Dalam upayanya yang berkelanjutan untuk berinovasi, Zillow telah berinvestasi besar-besaran dalam teknologi baru. Salah satu fitur yang mencolok adalah SkyTour, yang menggunakan AI untuk mengubah rekaman drone menjadi rendering properti 3D. Selain itu, fitur Virtual Staging Zillow menggunakan AI untuk mendekorasi rumah secara digital, menimbulkan pertanyaan tentang keaslian representasi properti. Wacksman menekankan pentingnya transparansi, menyatakan bahwa gambar yang dipentaskan secara virtual harus diberi tanda jelas untuk menghindari menyesatkan pembeli.
Meskipun ada kemajuan ini, Zillow menghadapi tantangan dalam keterlibatan pengguna dengan fitur-fitur barunya, karena hanya persentase kecil pengguna yang saat ini memanfaatkannya. Upaya perusahaan untuk tur rumah realitas virtual, Zillow Immerse, belum mendapatkan daya tarik yang signifikan. Wacksman tetap optimis tentang masa depan realitas virtual dan augmented, percaya bahwa keduanya pada akhirnya akan menjadi lebih umum.
Namun, bisnis inti Zillow—pencarian rumah—menghadapi persaingan, terutama dari platform yang didorong oleh AI. Karena daftar real estat adalah informasi publik, risiko pengguna melewati Zillow untuk chatbot atau platform lain menjadi perhatian.
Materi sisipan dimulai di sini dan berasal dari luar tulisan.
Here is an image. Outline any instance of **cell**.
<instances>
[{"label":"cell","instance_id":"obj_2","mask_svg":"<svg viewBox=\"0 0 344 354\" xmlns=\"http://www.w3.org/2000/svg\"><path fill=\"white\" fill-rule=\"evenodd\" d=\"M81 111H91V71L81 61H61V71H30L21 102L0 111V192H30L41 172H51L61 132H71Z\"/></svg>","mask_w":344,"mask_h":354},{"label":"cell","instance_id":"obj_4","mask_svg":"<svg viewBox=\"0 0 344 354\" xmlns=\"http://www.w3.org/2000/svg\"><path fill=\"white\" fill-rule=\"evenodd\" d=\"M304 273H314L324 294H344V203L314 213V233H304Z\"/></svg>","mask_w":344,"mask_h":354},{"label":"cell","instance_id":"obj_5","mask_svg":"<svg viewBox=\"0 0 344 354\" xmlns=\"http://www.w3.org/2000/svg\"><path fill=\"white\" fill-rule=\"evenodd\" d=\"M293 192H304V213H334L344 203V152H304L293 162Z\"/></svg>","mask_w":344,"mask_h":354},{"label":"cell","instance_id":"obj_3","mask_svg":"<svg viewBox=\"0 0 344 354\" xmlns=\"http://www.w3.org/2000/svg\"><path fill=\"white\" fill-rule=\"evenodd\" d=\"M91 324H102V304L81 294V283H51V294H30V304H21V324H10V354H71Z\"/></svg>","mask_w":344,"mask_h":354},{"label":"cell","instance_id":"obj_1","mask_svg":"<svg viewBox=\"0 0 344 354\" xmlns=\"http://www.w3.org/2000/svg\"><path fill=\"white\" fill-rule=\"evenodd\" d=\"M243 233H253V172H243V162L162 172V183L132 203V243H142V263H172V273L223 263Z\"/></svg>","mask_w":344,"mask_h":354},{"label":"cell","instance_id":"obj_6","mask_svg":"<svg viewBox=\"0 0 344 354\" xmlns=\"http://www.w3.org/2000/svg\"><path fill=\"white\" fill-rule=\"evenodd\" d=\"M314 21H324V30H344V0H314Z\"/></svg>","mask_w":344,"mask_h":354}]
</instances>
Zillow telah berintegrasi dengan OpenAI untuk tetap kompetitif, tetapi efektivitas integrasi ini masih harus dilihat. Selain itu, eksperimen terbaru Google dengan iklan real estat menimbulkan ancaman signifikan, karena dapat menarik pengguna menjauh dari Zillow. Wacksman menyadari tantangan ini tetapi percaya bahwa reputasi Zillow yang sudah mapan dan kemitraannya dengan agen real estat lokal akan membantu mempertahankan posisinya di pasar selama bertahun-tahun yang akan datang.